Julia Sand, lower left, wrote a total of 23 letters to U.S President Chester A. Arthur, top left. Each letter encouraged the 21st president to serve with distinction.

It is profound how one life can impact another for good. When someone is in your corner believing in the very best version of you, the possibilities are infinite.


United States President Chester Arthur found just that type of person in a homebound woman who had the courage to tell the truth. Arthur became the 21st president upon the death of James A. Garfield in September 1881. Anyone who knew anything about Arthur and his raucous ways was wary.


Determined not to follow in his father’s footsteps, a Baptist minister and abolitionist, Arthur became a lawyer and was admitted to the New York bar in 1854.


He became a corrupt political figure who frequented wild parties and had a penchant for showing up late to work. Much of his wealth came by using his appointed position as “collector of the port” in New York City to trade in illegal imports. To make things even worse, it was known that he extorted public employees into contributing to his political forays. Thus, his ascension to the White House had many scratching their heads in amazement, wondering how could someone so dishonest and corrupt ever be a good president.


But Chester Arthur had someone who believed in him. A young woman named Julia Sand who was bedridden and afflicted penned her first letter to the soon to be president in August of 1881. In this letter she wrote, “The people are bowed in grief; but –– do you realize it? –– not so much because Garfield is dying, as because you are his successor.”


She continued, “If there is a spark of true nobility in you, now is the occasion to let it shine. . .Faith in your better nature forces me to write to you –– but not to beg you to resign. But to do what is more difficult and brave, reform!”


Sand continued to write Arthur a total of 23 letters in which she advised him on a wide range of policy matters. And it appears that he heeded her admonitions.

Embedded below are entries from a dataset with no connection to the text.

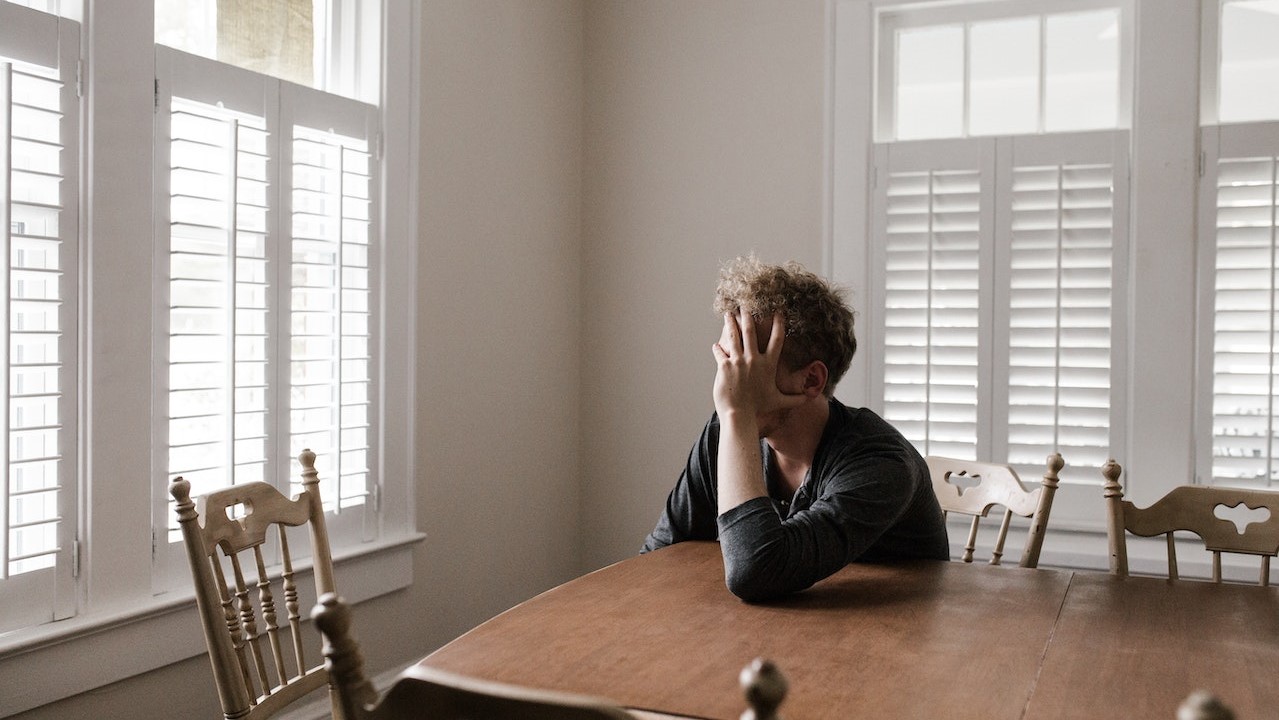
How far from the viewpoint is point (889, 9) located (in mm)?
3287

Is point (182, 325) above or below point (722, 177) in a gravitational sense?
below

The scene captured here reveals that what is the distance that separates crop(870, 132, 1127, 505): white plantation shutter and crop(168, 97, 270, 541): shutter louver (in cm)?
193

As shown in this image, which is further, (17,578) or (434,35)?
(434,35)

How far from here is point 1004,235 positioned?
10.2 ft

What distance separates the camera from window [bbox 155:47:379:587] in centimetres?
213

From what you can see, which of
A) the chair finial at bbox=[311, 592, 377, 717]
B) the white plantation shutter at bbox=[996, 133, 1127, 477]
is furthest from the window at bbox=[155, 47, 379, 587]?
the white plantation shutter at bbox=[996, 133, 1127, 477]

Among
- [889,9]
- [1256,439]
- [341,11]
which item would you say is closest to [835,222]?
[889,9]

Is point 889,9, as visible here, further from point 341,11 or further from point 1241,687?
point 1241,687

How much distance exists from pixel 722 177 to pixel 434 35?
3.66ft

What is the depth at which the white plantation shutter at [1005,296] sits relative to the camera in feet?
10.0

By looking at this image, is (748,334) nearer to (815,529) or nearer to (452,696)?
(815,529)

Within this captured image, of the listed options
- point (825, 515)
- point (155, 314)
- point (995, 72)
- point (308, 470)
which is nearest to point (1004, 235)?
point (995, 72)

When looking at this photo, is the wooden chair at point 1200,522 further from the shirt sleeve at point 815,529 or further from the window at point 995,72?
the window at point 995,72

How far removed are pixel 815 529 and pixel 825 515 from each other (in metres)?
0.05
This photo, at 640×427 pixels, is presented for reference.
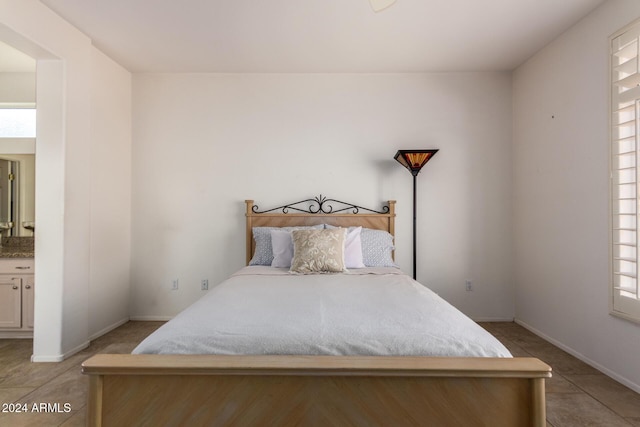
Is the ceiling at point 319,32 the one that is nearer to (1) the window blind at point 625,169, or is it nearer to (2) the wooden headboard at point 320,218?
(1) the window blind at point 625,169

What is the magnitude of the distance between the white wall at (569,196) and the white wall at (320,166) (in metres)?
0.29

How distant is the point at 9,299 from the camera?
10.2 feet

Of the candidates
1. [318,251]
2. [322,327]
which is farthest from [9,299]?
[322,327]

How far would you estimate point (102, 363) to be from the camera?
121cm

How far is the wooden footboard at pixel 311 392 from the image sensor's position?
119cm

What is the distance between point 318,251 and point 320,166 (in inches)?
47.9

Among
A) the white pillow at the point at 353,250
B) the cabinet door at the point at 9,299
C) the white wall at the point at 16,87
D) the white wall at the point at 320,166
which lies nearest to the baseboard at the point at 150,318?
the white wall at the point at 320,166

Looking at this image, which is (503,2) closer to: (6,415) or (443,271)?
(443,271)

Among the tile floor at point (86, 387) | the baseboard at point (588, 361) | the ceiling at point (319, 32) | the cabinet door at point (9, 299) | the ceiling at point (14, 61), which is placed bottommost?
the tile floor at point (86, 387)

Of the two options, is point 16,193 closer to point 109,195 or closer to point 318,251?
point 109,195

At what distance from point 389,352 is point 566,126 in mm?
2711

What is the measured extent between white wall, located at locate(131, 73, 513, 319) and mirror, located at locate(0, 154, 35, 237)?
42.4 inches

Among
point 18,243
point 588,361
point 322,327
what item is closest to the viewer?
point 322,327

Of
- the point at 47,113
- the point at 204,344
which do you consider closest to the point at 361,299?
the point at 204,344
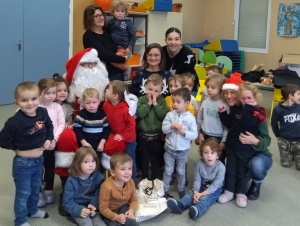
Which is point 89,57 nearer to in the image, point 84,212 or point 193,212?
point 84,212

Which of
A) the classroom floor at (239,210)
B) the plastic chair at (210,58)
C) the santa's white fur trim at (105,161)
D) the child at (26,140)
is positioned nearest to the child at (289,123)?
the classroom floor at (239,210)

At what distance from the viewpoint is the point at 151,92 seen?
2.85 metres

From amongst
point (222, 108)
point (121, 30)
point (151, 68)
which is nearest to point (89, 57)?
point (151, 68)

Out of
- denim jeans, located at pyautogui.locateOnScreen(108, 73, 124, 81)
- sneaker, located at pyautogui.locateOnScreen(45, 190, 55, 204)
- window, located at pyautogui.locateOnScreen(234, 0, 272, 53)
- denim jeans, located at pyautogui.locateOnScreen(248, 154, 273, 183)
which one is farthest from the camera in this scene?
window, located at pyautogui.locateOnScreen(234, 0, 272, 53)

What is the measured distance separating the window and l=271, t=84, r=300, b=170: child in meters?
4.92

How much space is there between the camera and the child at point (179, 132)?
9.01 feet

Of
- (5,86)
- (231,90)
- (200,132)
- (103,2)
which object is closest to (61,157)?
(200,132)

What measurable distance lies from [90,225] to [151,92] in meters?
1.06

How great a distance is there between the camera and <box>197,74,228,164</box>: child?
2.92m

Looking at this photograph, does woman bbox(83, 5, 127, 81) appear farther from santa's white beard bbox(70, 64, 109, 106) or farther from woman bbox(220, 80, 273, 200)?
woman bbox(220, 80, 273, 200)

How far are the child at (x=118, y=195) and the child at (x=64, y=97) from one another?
0.54m

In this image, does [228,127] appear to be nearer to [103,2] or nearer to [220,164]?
[220,164]

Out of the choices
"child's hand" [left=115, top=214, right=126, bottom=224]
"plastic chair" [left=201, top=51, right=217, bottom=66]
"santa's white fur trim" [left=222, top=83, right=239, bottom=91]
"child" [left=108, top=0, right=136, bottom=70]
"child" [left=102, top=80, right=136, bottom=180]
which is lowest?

He began by calling on Congress to pass the Pendleton Act which would bring sweeping reform for the nation’s civil service. He instituted reforms and changed corrupt practices that everyone assumed would only become worse when he entered the office. A journalist wrote, “No man ever entered the presidency so profoundly and widely distrusted as Chester Alan Arthur –– and no one ever retired more generally respected alike by political friend and foe.”


There is no account of Arthur ever responding to Sand’s letters, but he did make a surprise visit to her home in August 1882. In her final letter to the president she wrote, “It is for you to choose whether your record shall be written in black or gold. For the sake of your country, for your own sake, and for the sakes of all who have ever loved you, let it be pure and light.”


We will never know the true impact Julia Sand’s letters had on President Arthur, but we do know that before he died he ordered that all his papers be burned –– except for Sand’s letters.


It’s undeniable the effect one person has on another by believing in that person and encouraging him. At Baptist Children’s Homes, we minister to families and individuals that find themselves in very hard places. While they often need tools and resources to help pull themselves up, their biggest need is to have someone in their corner, someone to say “you are valuable and you are loved with an everlasting love.”


I challenge you to look closely at BCH and think how you can become a Julia Sand to someone in need of support and encouragement. I also urge you to look around you in your community, right where you are, and determine to be a light to someone struggling in darkness. When you give, volunteer, write letters of encouragement, and pray, miracles happen and lives are changed.


Imagine, a life set on a new, positive path can have ripple effects that can literally change a nation.